I'm not a CPU designer, and so I can't speak to the merits of the case, but I do note that to this day, a large fraction of embedded CPUs do not have hardware support for denormals, but rely on the OS to implement it in software. My intuition is that this is not due to it being intractible, but rather the FPU being an afterthought on a lot of embedded processors.
Does anyone know if the current/recent processors from Intel and AMD still perform relatively slowly in number crunching with denormals and NaNs? I remember it used to be like hitting a brick wall performance-wise if these crept into your data...
AMD since long a while wasn't as slow for NANs whereas a few generations ago Intel was certainly 100 times slower as soon as the NANs are there. The first processors that aren't are Sandy Bridge ones, apparently.
Inf and NaN have been handled at speed at least as far back as Core (probably on P4 too, but I'm not certain, as I never really worked with those). [edit: I’m referring to SSE/AVX; I forget that there are people who still use x87, where this stall is still around].
Denormal stalls, which are on the order of 100x, started to go away for addition in SNB. (IIRC, AMD doesn't handle denormals at speed either, but I'd need to double-check that).
"I did not bill Intel for consulting hours spent on those aspects of the i8087 design that were transferred to IEEE p754. I had to be sure, not only in appearance and actuality but above all in my own mind, that I was not acting to further the commercial interest of one company over any other. Rather I was acting to benefit a larger community.
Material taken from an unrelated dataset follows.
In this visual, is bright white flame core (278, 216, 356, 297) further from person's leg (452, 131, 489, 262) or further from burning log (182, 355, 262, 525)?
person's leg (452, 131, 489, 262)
I must tell you that members of the committee, for the most part, were about equally altruistic. IBM's Dr. Fred Ris was extremely supportive from the outset even though he knew that no IBM equipment in existence at the time had the slightest hope of conforming to the standard we were advocating. It was remarkable that so many hardware people there, knowing how difficult p754 would be, agreed that it should benefit the community at large. If it encouraged the production of floating-point software and eased the development of reliable software, it would help create a larger market for everyone's hardware. This degree of altruism was so astonishing that MATLAB's creator Dr. Cleve Moler used to advise foreign visitors not to miss the country's two most awesome spectacles: the Grand Canyon, and meetings of IEEE p754."